Just wondering who here ONLY does compound arm exercises and the results that they are getting.  I am talking about for triceps only doing things like dips and close grip benches and for bis just doing close grip chinups or heavy underhand grip rowing.  I am trying to decide whether it's worth it to do heavy sets of db curls or tricep pushdowns if I can do these other exercises and get just as good or better results.  Heavy db or bb curls can really knock the crap outta ya too, so it would be nice to just beat myself with some heavy chinups, at least you hit the back too....

anyway, just wondering...


----------



## KarlW (Feb 16, 2005)

I use the compounds mainly and just do like 1 or 2 sets of the others. Results for me have been just as good as when I did multiple sets of curls/pushdowns etc etc


----------



## westb51 (Feb 16, 2005)

i will start the workout with a compound then  from there move to isolation. i think both are key for almost any goal you have.


----------



## Mags (Feb 16, 2005)

I think compound are good for mass, but isolation sahoe them and make them grow in ways mass adding won't.
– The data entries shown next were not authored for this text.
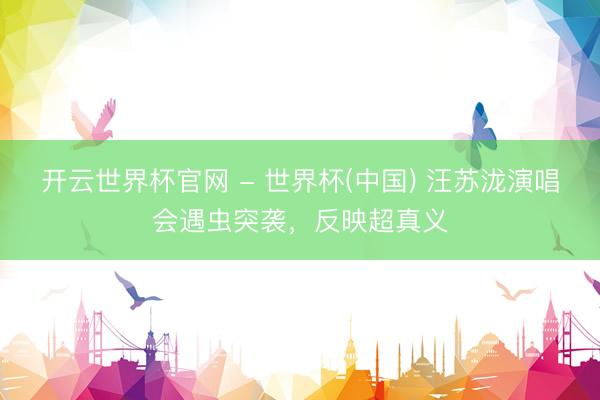 开云世界杯官网 - 世界杯(中国) 汪苏泷演唱会遇虫突袭,反映超真义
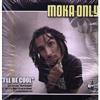 télécharger l'album Moka Only - Ill Be Cool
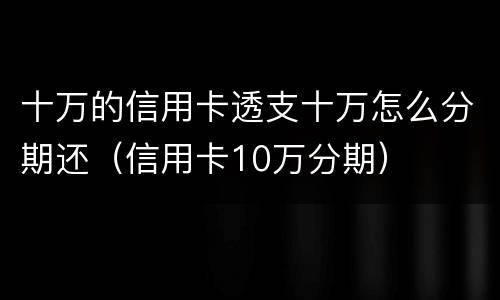 十万的信用卡透支十万怎么分期还（信用卡10万分期）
I'd recommend for tri's close grip presses, skullcrushers and dumbell/barbell extensions and go as heavy as with good form and with bi's, heavy barbell curls (straight bar if your wrists aren't susceptable to pain or strains), some sort of preacher curl using straight bar or dumbell and maybe alternate dumbell curls or concentration curls. Throw in some heavy hammer curls or reverse barbell curls every now and again to bolster your forearms/brachi etc. Stick to dumbell/barbell heavy freeweight movements first to add mass and some shape but don't worry about cables or machines etc yet till you've put on some decent size. I don't think the exercises you mentioned alone will be enough to produce good arms.


----------



## P-funk (Feb 16, 2005)

i do very little direct arm work.  i do more compound movements and my arms grow.  i hate training arms.


----------